ÉNONCÉ —
Recopiez les lignes depuis le début jusqu'à celle qui contient "<instances>", incluse, en renommant "image" en "photo". Tout le reste demeure inchangé.

────────────────────────────────────────

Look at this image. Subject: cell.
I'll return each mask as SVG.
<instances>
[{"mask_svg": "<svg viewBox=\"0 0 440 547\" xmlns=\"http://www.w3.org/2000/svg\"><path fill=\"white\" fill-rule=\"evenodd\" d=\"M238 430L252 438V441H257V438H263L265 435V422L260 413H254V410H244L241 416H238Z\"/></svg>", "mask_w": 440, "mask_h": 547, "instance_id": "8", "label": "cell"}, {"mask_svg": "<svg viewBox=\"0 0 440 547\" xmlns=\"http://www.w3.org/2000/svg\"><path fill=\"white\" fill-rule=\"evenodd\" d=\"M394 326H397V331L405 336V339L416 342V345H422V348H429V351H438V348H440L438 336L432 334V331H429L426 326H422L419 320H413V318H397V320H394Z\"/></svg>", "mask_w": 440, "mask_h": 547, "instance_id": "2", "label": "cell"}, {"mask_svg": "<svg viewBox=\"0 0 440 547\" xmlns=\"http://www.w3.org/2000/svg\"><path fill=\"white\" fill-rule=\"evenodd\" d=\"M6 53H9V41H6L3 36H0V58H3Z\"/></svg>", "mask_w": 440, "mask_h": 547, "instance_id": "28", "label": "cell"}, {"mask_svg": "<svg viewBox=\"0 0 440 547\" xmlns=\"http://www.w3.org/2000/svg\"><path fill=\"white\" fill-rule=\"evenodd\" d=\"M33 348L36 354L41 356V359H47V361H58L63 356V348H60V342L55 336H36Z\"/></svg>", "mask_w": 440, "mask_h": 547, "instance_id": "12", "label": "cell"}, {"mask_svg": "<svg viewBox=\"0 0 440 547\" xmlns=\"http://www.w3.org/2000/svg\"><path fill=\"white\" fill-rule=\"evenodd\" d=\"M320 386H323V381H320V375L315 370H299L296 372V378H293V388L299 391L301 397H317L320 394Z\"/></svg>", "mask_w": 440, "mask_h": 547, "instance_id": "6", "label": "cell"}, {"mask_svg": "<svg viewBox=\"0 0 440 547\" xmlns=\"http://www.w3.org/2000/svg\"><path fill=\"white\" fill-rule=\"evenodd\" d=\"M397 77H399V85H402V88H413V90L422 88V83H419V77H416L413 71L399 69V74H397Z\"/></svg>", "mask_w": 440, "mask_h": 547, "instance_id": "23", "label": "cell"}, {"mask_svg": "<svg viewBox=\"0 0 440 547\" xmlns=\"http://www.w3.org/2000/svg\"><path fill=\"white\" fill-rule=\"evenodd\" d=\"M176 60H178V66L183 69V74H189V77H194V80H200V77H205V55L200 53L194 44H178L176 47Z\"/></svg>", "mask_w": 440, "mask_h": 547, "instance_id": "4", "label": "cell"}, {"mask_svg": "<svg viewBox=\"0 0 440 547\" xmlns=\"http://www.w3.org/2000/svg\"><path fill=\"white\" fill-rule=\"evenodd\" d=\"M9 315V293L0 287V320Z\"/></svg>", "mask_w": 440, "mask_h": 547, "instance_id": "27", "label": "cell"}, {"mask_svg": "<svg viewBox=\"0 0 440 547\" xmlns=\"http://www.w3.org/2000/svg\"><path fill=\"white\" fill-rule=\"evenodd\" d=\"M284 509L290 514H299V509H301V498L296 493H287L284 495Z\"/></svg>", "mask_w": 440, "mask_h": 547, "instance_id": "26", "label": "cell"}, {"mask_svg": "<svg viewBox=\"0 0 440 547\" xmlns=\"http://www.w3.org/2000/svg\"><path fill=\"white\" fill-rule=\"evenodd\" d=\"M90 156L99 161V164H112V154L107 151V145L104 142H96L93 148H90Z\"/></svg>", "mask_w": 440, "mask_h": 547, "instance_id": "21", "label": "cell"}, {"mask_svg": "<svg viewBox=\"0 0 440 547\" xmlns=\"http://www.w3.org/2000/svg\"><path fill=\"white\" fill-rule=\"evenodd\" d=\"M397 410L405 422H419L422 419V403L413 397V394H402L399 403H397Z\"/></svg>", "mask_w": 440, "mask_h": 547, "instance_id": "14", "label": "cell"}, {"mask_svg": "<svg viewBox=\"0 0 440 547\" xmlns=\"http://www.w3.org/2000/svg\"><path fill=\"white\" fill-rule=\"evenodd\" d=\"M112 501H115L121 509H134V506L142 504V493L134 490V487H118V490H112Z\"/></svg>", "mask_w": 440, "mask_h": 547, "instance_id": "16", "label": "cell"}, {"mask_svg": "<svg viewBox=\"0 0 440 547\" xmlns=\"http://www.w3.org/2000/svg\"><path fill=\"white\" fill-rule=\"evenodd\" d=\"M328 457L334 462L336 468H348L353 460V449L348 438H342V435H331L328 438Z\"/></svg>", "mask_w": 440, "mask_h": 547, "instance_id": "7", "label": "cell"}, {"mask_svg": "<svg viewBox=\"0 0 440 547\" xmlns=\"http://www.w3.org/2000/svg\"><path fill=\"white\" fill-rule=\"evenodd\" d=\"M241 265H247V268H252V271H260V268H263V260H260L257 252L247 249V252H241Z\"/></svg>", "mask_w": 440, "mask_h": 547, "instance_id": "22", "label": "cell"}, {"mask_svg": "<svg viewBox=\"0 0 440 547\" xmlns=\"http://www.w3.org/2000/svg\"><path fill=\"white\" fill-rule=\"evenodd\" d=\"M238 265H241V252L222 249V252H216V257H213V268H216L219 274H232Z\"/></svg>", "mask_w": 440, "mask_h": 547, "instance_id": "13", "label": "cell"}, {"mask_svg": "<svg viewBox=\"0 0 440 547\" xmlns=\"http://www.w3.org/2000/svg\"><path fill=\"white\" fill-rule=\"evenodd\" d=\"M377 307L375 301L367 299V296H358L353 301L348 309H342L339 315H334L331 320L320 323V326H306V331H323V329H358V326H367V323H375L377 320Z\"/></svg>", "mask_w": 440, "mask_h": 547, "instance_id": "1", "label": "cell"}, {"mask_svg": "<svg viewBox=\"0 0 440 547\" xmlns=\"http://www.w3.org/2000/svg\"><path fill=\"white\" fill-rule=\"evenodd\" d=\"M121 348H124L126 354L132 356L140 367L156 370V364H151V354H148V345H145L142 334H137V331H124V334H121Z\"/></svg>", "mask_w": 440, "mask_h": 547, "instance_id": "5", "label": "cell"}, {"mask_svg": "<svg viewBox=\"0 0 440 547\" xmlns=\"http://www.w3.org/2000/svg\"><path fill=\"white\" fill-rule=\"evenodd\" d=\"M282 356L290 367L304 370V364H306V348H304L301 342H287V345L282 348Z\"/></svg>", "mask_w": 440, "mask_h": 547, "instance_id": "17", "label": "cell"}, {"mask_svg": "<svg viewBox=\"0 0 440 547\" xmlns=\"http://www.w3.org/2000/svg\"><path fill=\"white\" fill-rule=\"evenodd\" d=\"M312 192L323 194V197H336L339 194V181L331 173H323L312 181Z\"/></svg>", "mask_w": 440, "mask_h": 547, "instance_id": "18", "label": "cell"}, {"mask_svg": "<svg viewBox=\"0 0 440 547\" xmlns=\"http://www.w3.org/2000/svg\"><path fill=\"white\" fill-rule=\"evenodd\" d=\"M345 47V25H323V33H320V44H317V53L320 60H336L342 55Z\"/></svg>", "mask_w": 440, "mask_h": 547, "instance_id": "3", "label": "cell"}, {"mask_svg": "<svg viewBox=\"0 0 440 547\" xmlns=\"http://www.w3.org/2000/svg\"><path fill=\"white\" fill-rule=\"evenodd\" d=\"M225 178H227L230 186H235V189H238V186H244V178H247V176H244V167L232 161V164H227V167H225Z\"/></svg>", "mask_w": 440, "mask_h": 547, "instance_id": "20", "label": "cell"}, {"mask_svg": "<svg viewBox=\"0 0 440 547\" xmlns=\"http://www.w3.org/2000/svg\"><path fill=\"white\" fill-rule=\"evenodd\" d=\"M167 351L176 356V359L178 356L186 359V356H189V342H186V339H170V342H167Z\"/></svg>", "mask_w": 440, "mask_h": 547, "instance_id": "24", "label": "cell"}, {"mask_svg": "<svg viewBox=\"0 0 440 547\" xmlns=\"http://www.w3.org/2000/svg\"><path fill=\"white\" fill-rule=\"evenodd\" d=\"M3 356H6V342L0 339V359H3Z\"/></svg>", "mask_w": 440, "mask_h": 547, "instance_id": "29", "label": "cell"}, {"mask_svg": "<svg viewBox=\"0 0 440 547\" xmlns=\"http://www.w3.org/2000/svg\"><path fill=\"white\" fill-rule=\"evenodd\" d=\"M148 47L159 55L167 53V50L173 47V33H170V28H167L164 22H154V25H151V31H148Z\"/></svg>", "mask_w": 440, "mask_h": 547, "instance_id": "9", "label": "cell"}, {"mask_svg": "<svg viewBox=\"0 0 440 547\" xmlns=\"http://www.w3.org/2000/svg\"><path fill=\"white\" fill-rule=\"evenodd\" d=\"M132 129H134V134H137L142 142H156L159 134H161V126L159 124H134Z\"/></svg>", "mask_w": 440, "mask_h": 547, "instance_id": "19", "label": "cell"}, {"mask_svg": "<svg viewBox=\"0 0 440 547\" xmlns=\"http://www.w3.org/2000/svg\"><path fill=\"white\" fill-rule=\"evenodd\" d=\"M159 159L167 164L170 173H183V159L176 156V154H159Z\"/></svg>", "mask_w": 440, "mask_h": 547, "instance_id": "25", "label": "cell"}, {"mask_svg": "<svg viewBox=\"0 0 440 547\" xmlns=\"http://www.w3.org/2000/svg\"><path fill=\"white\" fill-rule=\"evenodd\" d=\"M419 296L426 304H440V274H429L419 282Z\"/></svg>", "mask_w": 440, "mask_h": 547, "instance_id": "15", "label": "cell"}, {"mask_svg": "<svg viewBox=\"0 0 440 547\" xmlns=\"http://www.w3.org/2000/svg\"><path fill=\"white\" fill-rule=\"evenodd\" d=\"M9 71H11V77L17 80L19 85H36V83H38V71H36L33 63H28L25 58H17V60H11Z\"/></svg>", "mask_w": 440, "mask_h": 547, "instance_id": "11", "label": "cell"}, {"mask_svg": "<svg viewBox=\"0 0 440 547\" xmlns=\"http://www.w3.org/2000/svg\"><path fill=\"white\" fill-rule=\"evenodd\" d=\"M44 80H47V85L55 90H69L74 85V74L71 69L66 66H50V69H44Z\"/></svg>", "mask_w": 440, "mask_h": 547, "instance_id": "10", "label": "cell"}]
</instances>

────────────────────────────────────────

RÉPONSE ATTENDUE —
Look at this photo. Subject: cell.
I'll return each mask as SVG.
<instances>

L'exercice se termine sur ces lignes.